9 Art World Entrepreneurs You Should Know

According to Sotheby's Institute of Art faculty Roxanna Zarnegar, the art world is the perfect place to be an entrepreneur, whether you are trying to build something new or disrupt the status quo. As part of a summer 2017 lecture series, Zarnegar revealed who she considers to be the top nine entrepreneurs of the art world today.

Sarah Thornton
The first on Zarnegar’s list, Thornton dissects culture with an entrepreneurial eye. Formerly the chief correspondent on contemporary art for The Economist, Thornton has written for many publications, including Artforum, The Guardian and The New Yorker, and has contributed to broadcasts at the BBC, NPR and ZDF in Germany. Her book, Seven Days in the Art World (2008) reveals the inner workings of the institutions that contribute to an artist’s place in art history. Named one of the best art books of the year by The New York Times, the book is an international hit, currently available in 20 languages.

PHOTOGRAPHY BY AFP PHOTO / RICHARD JUILLIART.

Yan Walther
Walther was the CEO of Fine Art Expert Institute, one of the first labs to use forensic science on art for authentication, inspection, condition assessment and more. The information is collated digitally, marking a change from the historically written condition notes. Per Zarnegar, “Walther created a new gold standard for conditioning and catalogue raisonnés, all the things we usually looked in books for.” Fine Art Expert Institute was since acquired by SGS Art Services, where Walther is now serving as Global Manager.

> _EXERCISE DETAILS_
Copy out the stretch of the art world entrepreneurs article from "Sarah Thornton" through "PHOTO / RICHARD JUILLIART.", swapping "Artforum" for "Frieze". These lines have nothing to do with the art world entrepreneurs article.

> _DATASET CONTENT_
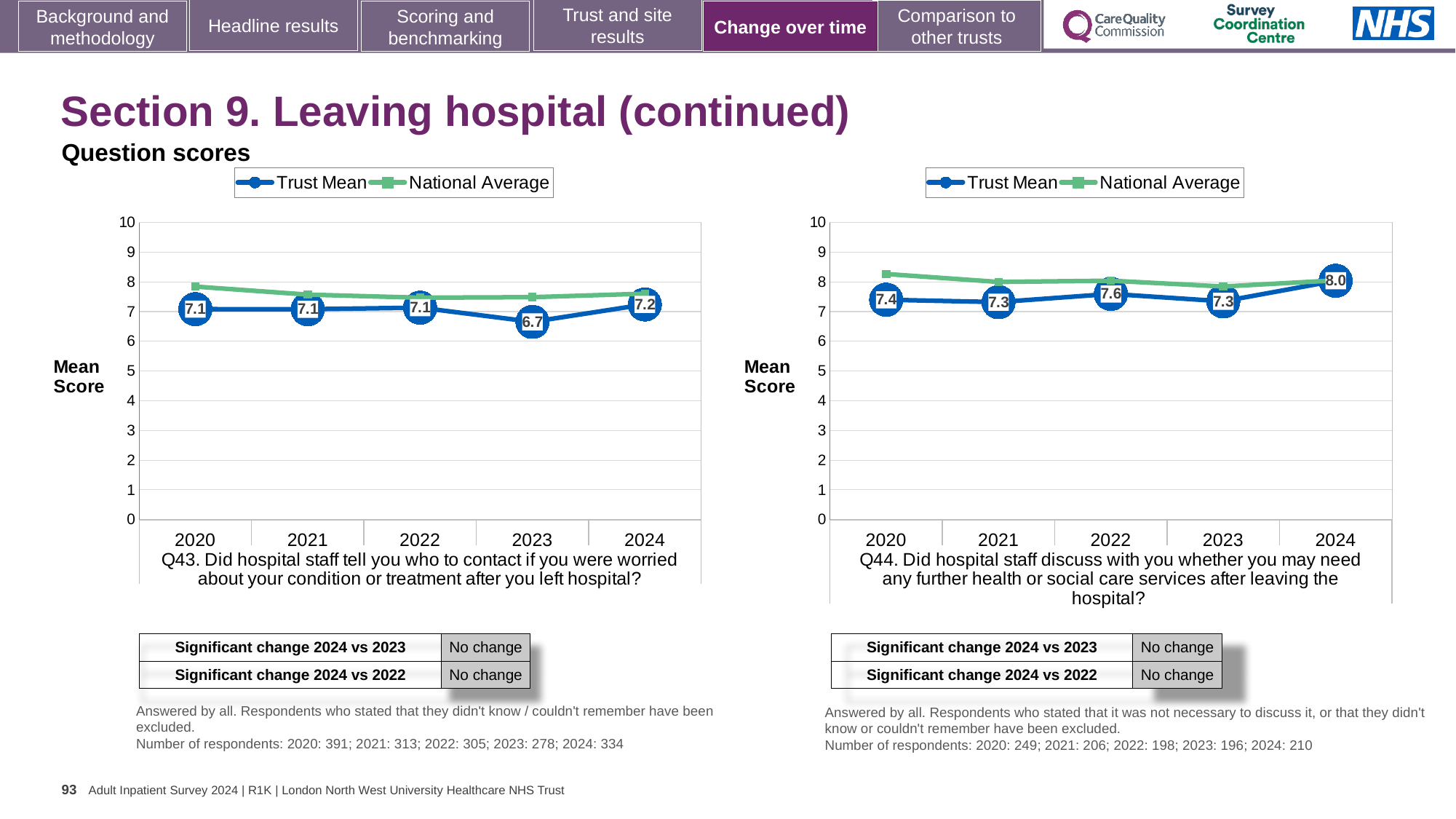
In the Q43 chart (left), is the Trust Mean score for 2024 higher or lower than for 2023? higher In the Q44 chart (right), what is the Trust Mean score for 2024? 8.0 What kind of chart is the Q43 chart (left)? line chart In the Q43 chart (left), which year has the lowest Trust Mean score? 2023 In the Q44 chart (right), is the National Average for 2020 greater or less than 9? less In the Q44 chart (right), what is the difference between the Trust Mean scores for 2024 and 2023? 0.7 In the Q44 chart (right), which year has the highest Trust Mean score? 2024 How many series does the legend of the Q44 chart (right) list? 2 In the Q43 chart (left), is the National Average for 2020 greater or less than 7? greater In the Q44 chart (right), what is the label of the y axis? Mean Score How many years are plotted on the x axis of the Q43 chart (left)? 5 In the Q43 chart (left), what is the Trust Mean score for 2023? 6.7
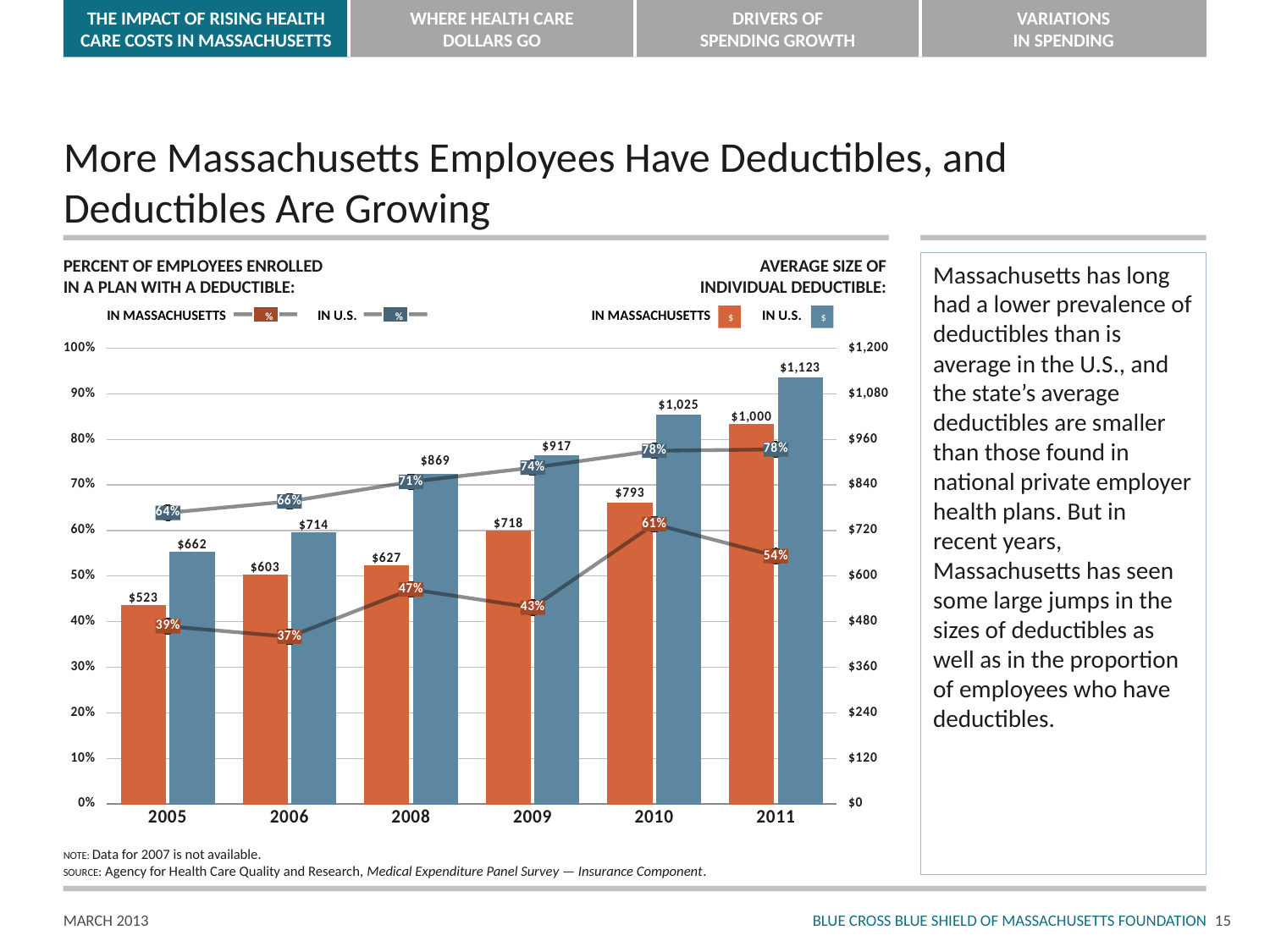
Did the average size of the individual deductible in the U.S. rise or fall from 2005 to 2011? Rise How many years are shown on the x axis of the chart? 6 Which was larger in 2011: the average individual deductible in Massachusetts or in the U.S.? In U.S. How many series does the chart's legend list in total? 4 In which year was the percent of Massachusetts employees enrolled in a plan with a deductible lowest? 2006 Which year's data is noted as not available on the slide? 2007 What percent of U.S. employees were enrolled in a plan with a deductible in 2005? 64% What is the difference between the average U.S. and Massachusetts individual deductible in 2009? $199 What was the average size of an individual deductible in Massachusetts in 2011? $1,000 What was the average size of an individual deductible in the U.S. in 2008? $869 In which year was the average U.S. individual deductible highest? 2011 What percent of Massachusetts employees were enrolled in a plan with a deductible in 2010? 61%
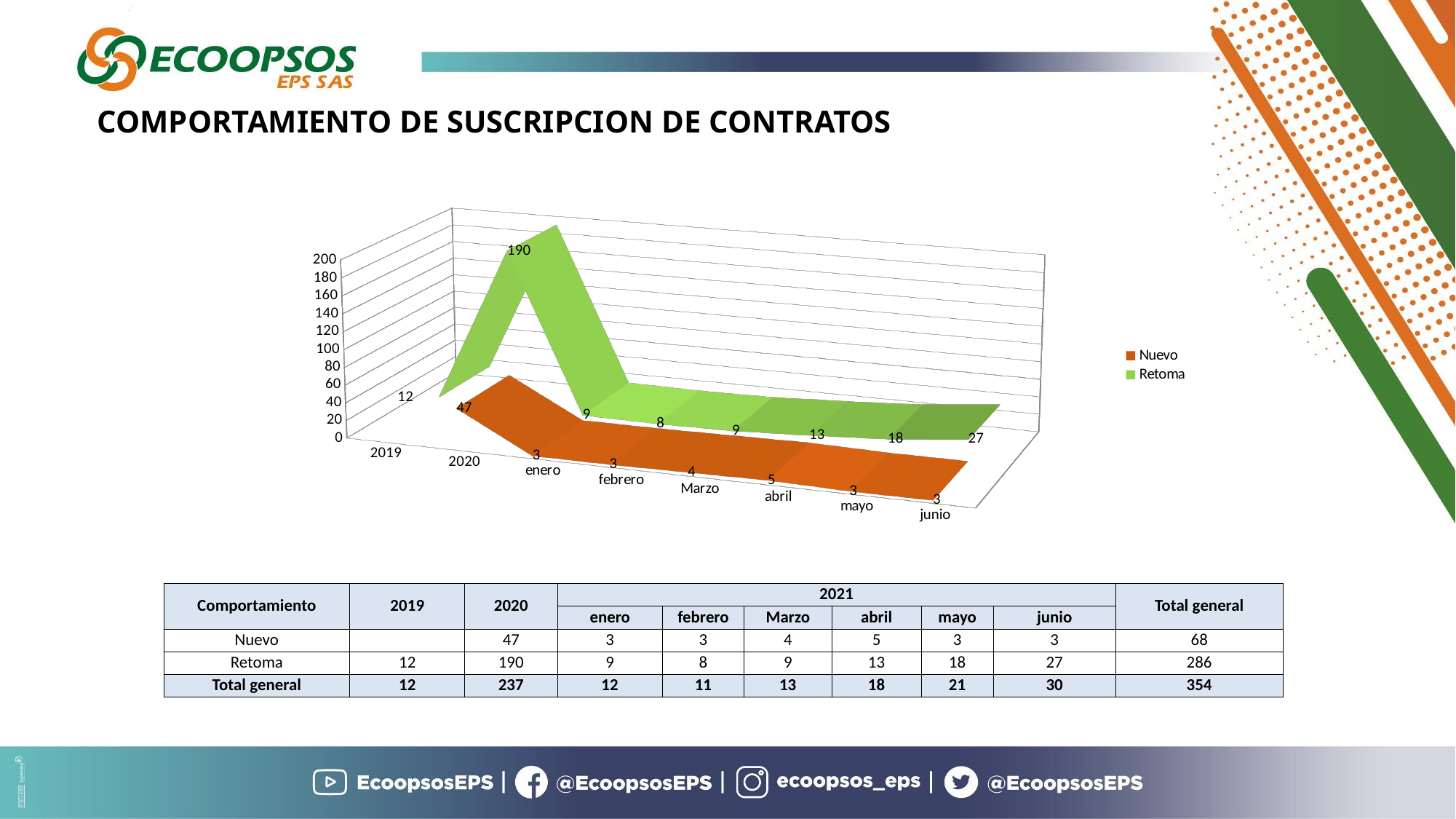
What kind of chart is shown on the slide? 3D line chart How many series does the chart legend list? 2 What is the difference between the Retoma value and the Nuevo value in 2020? 143 How many categories are shown along the x axis of the chart? 8 What is the value for Retoma in junio? 27 What is the value for Nuevo in 2020? 47 What is the value for Nuevo in abril? 5 Does the Retoma series rise or fall from Marzo to junio? Rise What is the value for Retoma in 2020? 190 In which category does the Retoma series reach its highest value? 2020 Which is larger in mayo, the Nuevo value or the Retoma value? Retoma In which category does the Retoma series have its lowest value? febrero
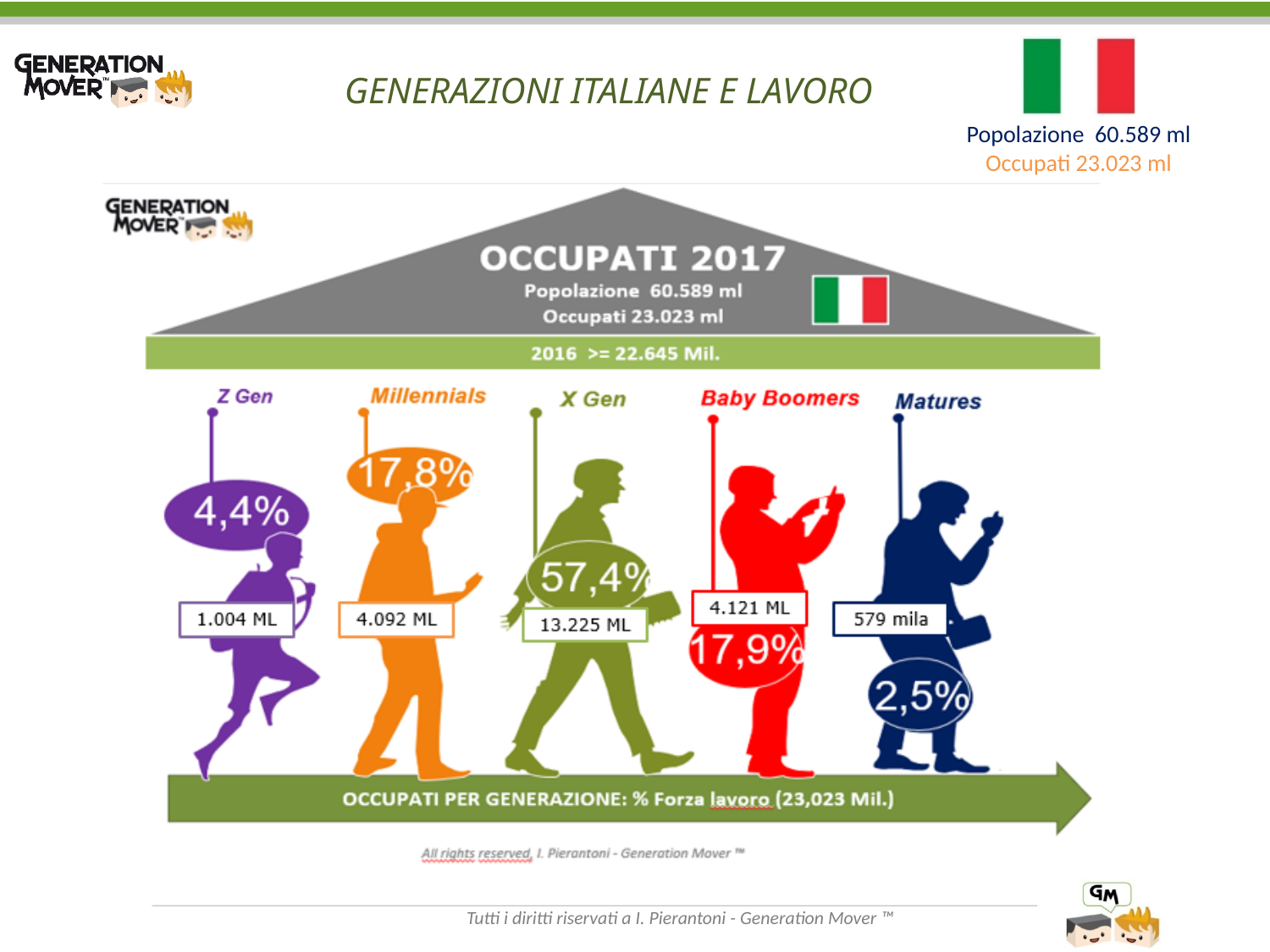
What is the difference in employed people between X Gen (13.225 ML) and Z Gen (1.004 ML)? 12.221 ML How many employed people are shown for Matures? 579 mila Which generation has the lowest share of the workforce? Matures Which generation has the highest share of the workforce? X Gen How many employed people (in ML) are shown for Millennials? 4.092 ML What percentage of the workforce is shown for Z Gen? 4,4% Which has a larger share of the workforce, Millennials or Z Gen? Millennials What total number of employed people (Occupati) is stated for 2017? 23.023 ml How many employed people are shown for Baby Boomers? 4.121 ML How many generations are shown in the infographic? 5 What percentage of the workforce is shown for Matures? 2,5% What percentage of the workforce is shown for X Gen? 57,4%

> _WRITTEN SOLUTION_
Sarah Thornton
The first on Zarnegar’s list, Thornton dissects culture with an entrepreneurial eye. Formerly the chief correspondent on contemporary art for The Economist, Thornton has written for many publications, including Frieze, The Guardian and The New Yorker, and has contributed to broadcasts at the BBC, NPR and ZDF in Germany. Her book, Seven Days in the Art World (2008) reveals the inner workings of the institutions that contribute to an artist’s place in art history. Named one of the best art books of the year by The New York Times, the book is an international hit, currently available in 20 languages.

PHOTOGRAPHY BY AFP PHOTO / RICHARD JUILLIART.